Schlimmer noch: Unser Aufenthaltsraum befindet sich im Mittelbau, und von dort aus ist es sehr weit zum Hauptbau. Mindestens 100 Meter. Außerdem muss man auch noch Treppen steigen, bis ins 2. OG. Ganz schlecht am frühen Morgen. Dementsprechend gedämpft war also heute morgen auch die Laune des Kurses vor Beginn der Stunde. Nachdem alle eingetrudelt waren, verteilte die nette Gk-Lehrerin den Arbeitsauftrag – Recherche zum Thema “Asylrecht”. Acht kleine Fragen, die es zu beantworten galt. Ein stinknormaler und dementsprechend auch stinklangweiliger Auftrag, erst recht, da es um “Asyl” geht, womit sich unsereins ohnehin nicht rumschlagen muss, und dann auch noch um “Recht” – der Tod jeder konzentrierten Arbeit. (Na gut, Übertreiben macht anschaulich. ;) )

Die Laune des Kurses besserte sich jedoch schlagartig, als die nette Frau Lehrerin ankündigte, nunmehr zum Sekretariat zu wandeln, um von dort eine Durchsage betreffs Schüleraustausch durch die Hallen der altehrwürdigen Schule erklingen zu lassen. Geschätzte Dauer der Abwesenheit: 7-8 Minuten. Genug Zeit, um schnell mal die neuesten Nachrichten auf Facebook zu checken, womit auch prompt begonnen wurde. Dann geschah etwas Seltsames. Irgendjemandem musste aufgefallen sein, dass das Abitur näherrückt und wir unserer Lehrerin in letzter Zeit ohnehin nicht viel Gutes getan haben, und kam wohl auf die irrwitzige Idee, jetzt den Arbeitsauftrag zu erledigen. Er hatte jedoch neben dieser Idee noch einen weiteren, folgenreichen und beinahe genialen Einfall: Arbeitsteilung über Facebook. Also machte ich mich auf, eine neue Gruppe im geheiligten Netzwerk zu gründen, die den banalen Titel “Gk-Arbeitsauftrag 7.12.2010″ trug. In diese Gruppe wurden alle anwesenden Facebook-Mitglieder eingeladen, und schon ging’s los: Wild wurde im Internet recherchiert, gepostet, gelöscht, nochmal gepostet in einer aktualisierten Version, ergänzt, verbessert, bis am Ende eine fertige Bearbeitung aller acht Aufgaben online und für alle abrufbar war – und das nach nur einer knappen halben Stunde, in der noch genug Zeit geblieben war, auf “Gefällt mir” zu klicken und dumme Kommentare zur Rechtschreibung in den Lösungen oder dem Dekolleté irgendeines unwichtigen Nebencharakters abzugeben. Möglich war das Ganze übrigens nur, weil sich die angekündigte Abwesenheit des Lehrkörpers etwa um das Vierfache verlängerte… :-)

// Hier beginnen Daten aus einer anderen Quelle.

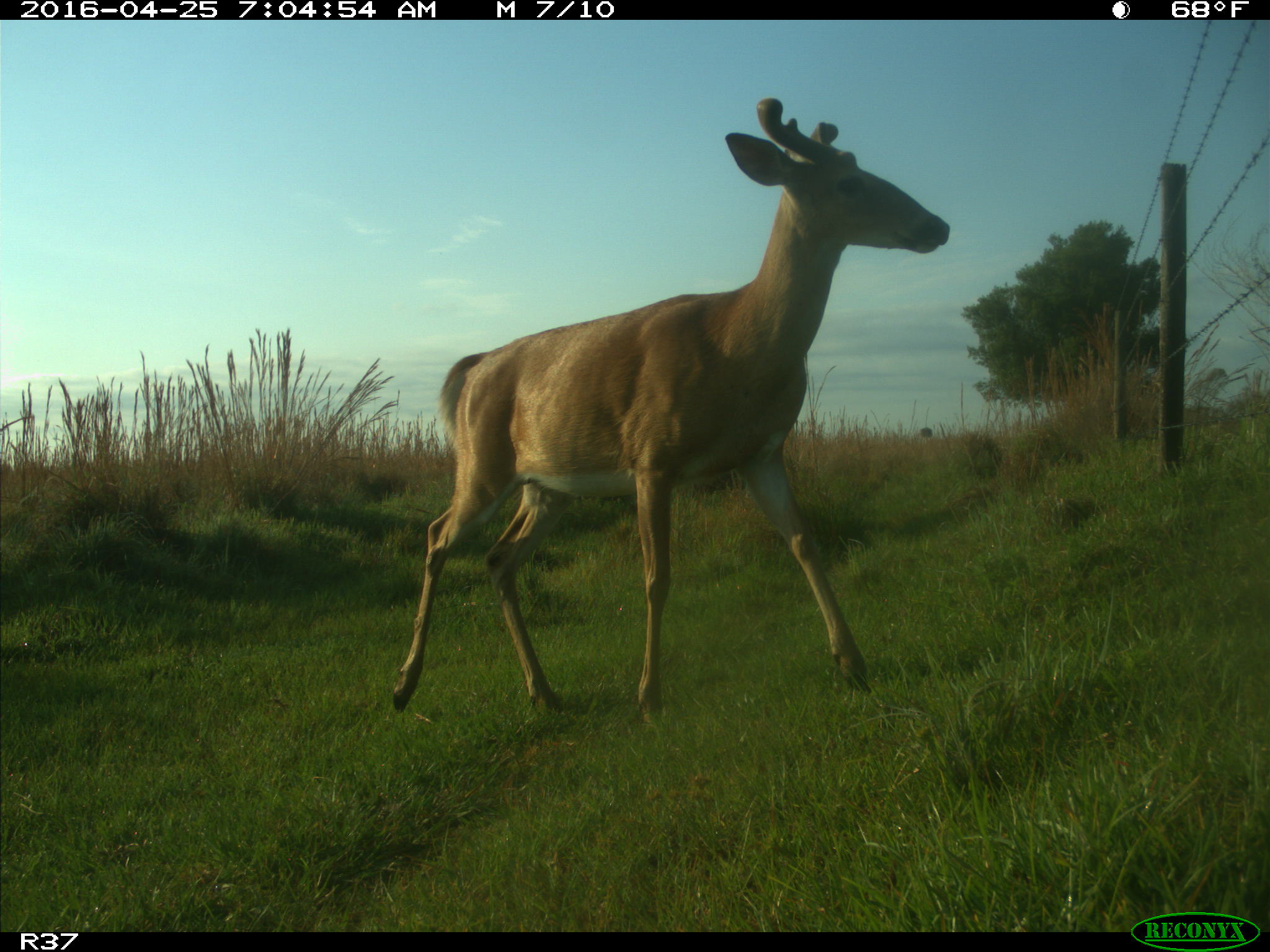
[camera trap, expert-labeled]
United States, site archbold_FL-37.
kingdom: Animalia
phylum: Chordata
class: Mammalia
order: Artiodactyla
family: Cervidae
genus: Odocoileus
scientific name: Odocoileus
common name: deer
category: unidentified deer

Was war nur geschehen? Alle Aufgaben bearbeitet! In der Pädagogik nennt man dieses Prinzip “Betroffenheit”. Der Schüler muss betroffen sein vom Lerninhalt, es muss ihn also etwas angehen. Das reine Thema Asylrecht hätte dazu nicht sonderlich stark beigetragen. Fügt man dem jedoch den Reiz der virtuellen Kommunikation hinzu, der die meisten von uns tagtäglich an die Rechner lockt, so wird die Arbeit auf einmal nebensächlich; es ist ja richtig cool, eine gelöste Aufgabe zu “posten” und zu schauen, was der Rest so dazu kommentiert, ob’s ihm gefällt oder nicht, welche Videolinks dazu passen und wer wen angestupst hat.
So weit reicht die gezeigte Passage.